Smith continued to say that Christian was only focused on the men confronting him, not anyone else on the MAX.
“The only people who were injured were the three men who were confronting Mr. Christian and attempting to throw him off the train,” Smith said. “This wasn’t some wild killing spree generally on the MAX that day.”
Smith quickly ran through Christian’s history of exercising his free speech right — such as going to political rallies and publishing outspoken social media posts.
Related: Friends, Experts Say Lack Of Mental Health Care Made Portland 2017 MAX Stabbings More Likely
Smith also briefly spoke about Christian’s mental state, saying a doctor would be testifying during the trial about Christian’s fight-or-flight response and his thought process on the MAX.
Following opening arguments, the prosecution called its first witness Tuesday afternoon, Zhada Allen, a young black woman who was also on the MAX Green Line train the day of the stabbings.
Allen recalled entering the train and said she heard Christian yelling: “He was screaming a lot of things, but one of the things that stood out was ‘free speech or die,’” Allen said. “It made me feel uncomfortable and unsafe. It made me feel like he was attacking me and others around me.”
Jurors watched a video Allen recorded on her phone, including the moments that Fletcher and Namkai-Meche were stabbed by Christian. The video cuts out shortly after those stabbings, and Allen said she ran off of the train with the other two young black women.
“I ran for my life … because I didn’t know who he was going to come for next,” Allen said.
Walia Mohamed, the young black woman who was wearing a hijab when Christian began yelling, also testified Tuesday and told jurors what she heard Christian scream.
“He was saying ‘Fuck Muslims,’ ‘Go back to Saudi Arabia,’” Mohamed said, breaking into tears. “He was saying ‘Kill yourself.’”
She said she was scared.
“I’ve never experienced any racism towards me or anything he was saying,” said Mohamed, now 20. “I’d just never experienced it.”
She said she has post-traumatic stress disorder from the events on the train.
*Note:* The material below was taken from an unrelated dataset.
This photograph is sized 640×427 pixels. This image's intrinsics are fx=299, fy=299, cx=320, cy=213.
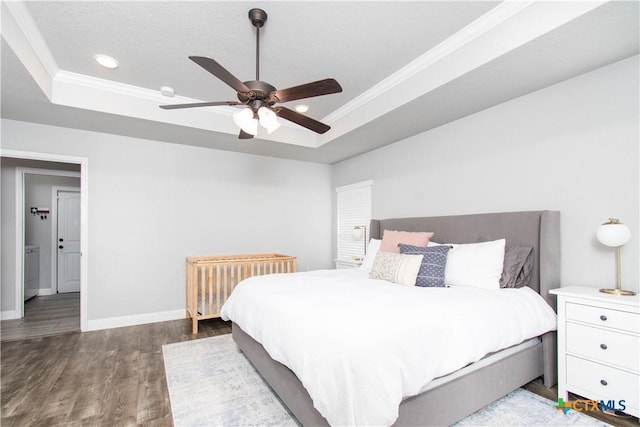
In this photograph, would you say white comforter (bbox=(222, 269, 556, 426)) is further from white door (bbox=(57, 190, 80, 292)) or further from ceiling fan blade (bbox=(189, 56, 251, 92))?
white door (bbox=(57, 190, 80, 292))

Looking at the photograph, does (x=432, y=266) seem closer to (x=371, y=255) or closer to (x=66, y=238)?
(x=371, y=255)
“It’s like reliving it every day,” Mohamed said.
The other young woman on the train, Destinee Mangum, also testified Tuesday about what she experienced.
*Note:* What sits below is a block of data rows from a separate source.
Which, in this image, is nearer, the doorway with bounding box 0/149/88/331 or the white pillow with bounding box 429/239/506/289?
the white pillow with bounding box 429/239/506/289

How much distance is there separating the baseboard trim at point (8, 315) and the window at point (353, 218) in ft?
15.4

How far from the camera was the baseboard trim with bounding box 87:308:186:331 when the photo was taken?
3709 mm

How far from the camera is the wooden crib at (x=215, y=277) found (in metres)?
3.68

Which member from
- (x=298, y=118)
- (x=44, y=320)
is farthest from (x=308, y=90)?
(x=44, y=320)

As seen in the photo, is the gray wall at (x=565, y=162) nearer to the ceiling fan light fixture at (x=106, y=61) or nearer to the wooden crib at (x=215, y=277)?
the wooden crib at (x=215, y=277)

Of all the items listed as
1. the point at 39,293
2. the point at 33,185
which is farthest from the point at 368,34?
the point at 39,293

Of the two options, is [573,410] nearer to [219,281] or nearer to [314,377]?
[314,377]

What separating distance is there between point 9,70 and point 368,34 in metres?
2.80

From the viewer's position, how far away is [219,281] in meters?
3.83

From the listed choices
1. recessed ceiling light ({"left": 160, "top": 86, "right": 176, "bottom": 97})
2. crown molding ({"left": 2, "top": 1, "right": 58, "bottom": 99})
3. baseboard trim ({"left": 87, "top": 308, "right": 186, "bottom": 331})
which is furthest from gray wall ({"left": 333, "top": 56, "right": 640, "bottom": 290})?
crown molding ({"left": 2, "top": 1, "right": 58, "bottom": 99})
“He just had a bad look in his eye,” Mangum said of Christian, who she noticed when she and Mohamed got on the MAX.
She recalled him saying something along the lines of “Nazis are not bad people,” she said.
“I was just scared because I had never experienced that before. I’d never been in a situation like that,” said Mangum, 18. “I always learned about it in school, about racism and stuff, but I’d never been discriminated against by someone.”
Prosecutors also played a video recorded on Mangum’s phone, which shows the moments leading up to the stabbings and Mangum and Mohamed running off the train, screaming. Mangum said she and Mohamed felt Christian was “coming to finish the job.”
Mangum said she, Mohamed and Allen ran together to a nearby 24 Hour Fitness, where they locked themselves in a locker room stall.
“To just come at girls who are just going about their day, I just feel like he wasn’t even in his right mind to do that,” Mangum said of Christian.
One of Christian’s defense attorneys, Smith, suggested to Mangum that Christian’s remarks may not have been specifically aimed at Muslims. He noted that Christian also talked about other religions.
Mangum agreed, but said Christian was focused on her and Mohamed.
“When he first got on and was talking about Muslims and Jews,” Mangum said, “[Christian] was staring right at us.”
Witness testimony is set to continue Wednesday morning.